A lição de CRISTIANO CHAVES DE FARIAS (et al.) acerca da questão é precisa: 
                              [...] enuclear o conceito de dano patrimonial em sua configuração naturalista e puramente material do prejuízo sofrido pelo ofendido – ao invés de centrá-lo na lesão a um interesse – culmina por deslocar a discussão para o campo das consequências econômicas da ofensa, da alteração negativa de uma situação financeira – ou seja, o bem em si mesmo, antes e depois da lesão –, ao invés de se ater simplesmente à situação da pessoa em relação ao bem jurídico e à possibilidade dele lhe servir para a satisfação de uma necessidade. Este é o interesse do ofendido a ser tutelado pelo ordenamento, uma noção jurídica e não eminentemente naturalística. (op. cit., p. 220) 
Sobreleva destacar que a Lei n. 9.279/1996 – que regula os direitos e as obrigações concernentes à propriedade industrial –, em seus artigos que tratam especificamente da reparação pelos danos causados por violação aos direitos por ela garantidos, não exige, para fins indenizatórios, comprovação dos prejuízos experimentados. Ao contrário, de modo bastante amplo, permite ao titular do direito violado “intentar as ações cíveis que considerar cabíveis na forma do Código de Processo Civil” (art. 207). 
Daí que a configuração do dano, na hipótese, prescinde da delimitação contábil exigida pelo acórdão recorrido, consubstanciando-se na própria violação do interesse protegido pela LPI, resultante da frustração da legítima expectativa da recorrente de utilização exclusiva dos desenhos industriais de sua propriedade. 

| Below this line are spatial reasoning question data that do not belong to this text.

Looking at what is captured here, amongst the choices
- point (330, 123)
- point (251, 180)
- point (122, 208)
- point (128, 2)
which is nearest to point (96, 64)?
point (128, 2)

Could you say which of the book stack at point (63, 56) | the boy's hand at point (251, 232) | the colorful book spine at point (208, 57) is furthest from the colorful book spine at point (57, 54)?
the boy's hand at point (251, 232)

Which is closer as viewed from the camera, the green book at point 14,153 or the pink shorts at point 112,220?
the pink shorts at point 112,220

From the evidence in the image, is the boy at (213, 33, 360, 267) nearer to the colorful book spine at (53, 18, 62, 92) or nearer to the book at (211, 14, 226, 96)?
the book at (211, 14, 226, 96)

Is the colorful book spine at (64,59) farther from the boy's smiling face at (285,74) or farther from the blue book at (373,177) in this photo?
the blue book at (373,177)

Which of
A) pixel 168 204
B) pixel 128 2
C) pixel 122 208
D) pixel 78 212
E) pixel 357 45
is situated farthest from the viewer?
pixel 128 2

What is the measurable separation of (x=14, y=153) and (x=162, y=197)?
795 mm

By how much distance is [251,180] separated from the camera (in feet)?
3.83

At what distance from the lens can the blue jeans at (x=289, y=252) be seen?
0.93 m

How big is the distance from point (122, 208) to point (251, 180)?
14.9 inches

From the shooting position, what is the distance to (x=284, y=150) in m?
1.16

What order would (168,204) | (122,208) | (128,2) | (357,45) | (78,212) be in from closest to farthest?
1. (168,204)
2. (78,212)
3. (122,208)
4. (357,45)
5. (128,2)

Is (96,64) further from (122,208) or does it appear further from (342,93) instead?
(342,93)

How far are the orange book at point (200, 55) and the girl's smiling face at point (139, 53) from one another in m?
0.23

Uma vez reconhecido o dever da recorrida de reparar o dano patrimonial que causou, é de rigor o julgamento de procedência do pedido, devendo ser realizada a apuração do quantum debeatur em liquidação de sentença, de acordo com os critérios elencados pelo art. 210 da Lei n. 9.279/1996. Nesse sentido, já decidiu a 4ª Turma deste Tribunal: REsp 1.207.952/AM, DJe01/02/2012.
Registre-se, por derradeiro, que a utilização ilícita de desenho industrial de terceiro para fabricação e posterior comercialização de bens é condição bastante para, por si só, gerar presunção de minoração das receitas auferidas pelo proprietário. 
De fato, consoante explicitado por DOMINGUES, “a infração [...] de registro perturba os negócios, desacredita os produtos, desvia clientela e diminui as vendas, provocando, via de consequência, diminuição da receita e do lucro do titular” (DOUGLAS GABRIEL DOMINGUES. Comentários à Lei da Propriedade Industrial. Rio de Janeiro: Forense, 2009, p. 648). 
Forte em tais razões, DOU PROVIMENTO ao recurso especial para condenar a recorrida a reparar os danos patrimoniais experimentados pela recorrente, cujo montante deve ser apurado em liquidação de sentença, por artigos. 
As despesas processuais e os honorários de sucumbência serão suportados integralmente pela recorrida, no valor fixado na sentença.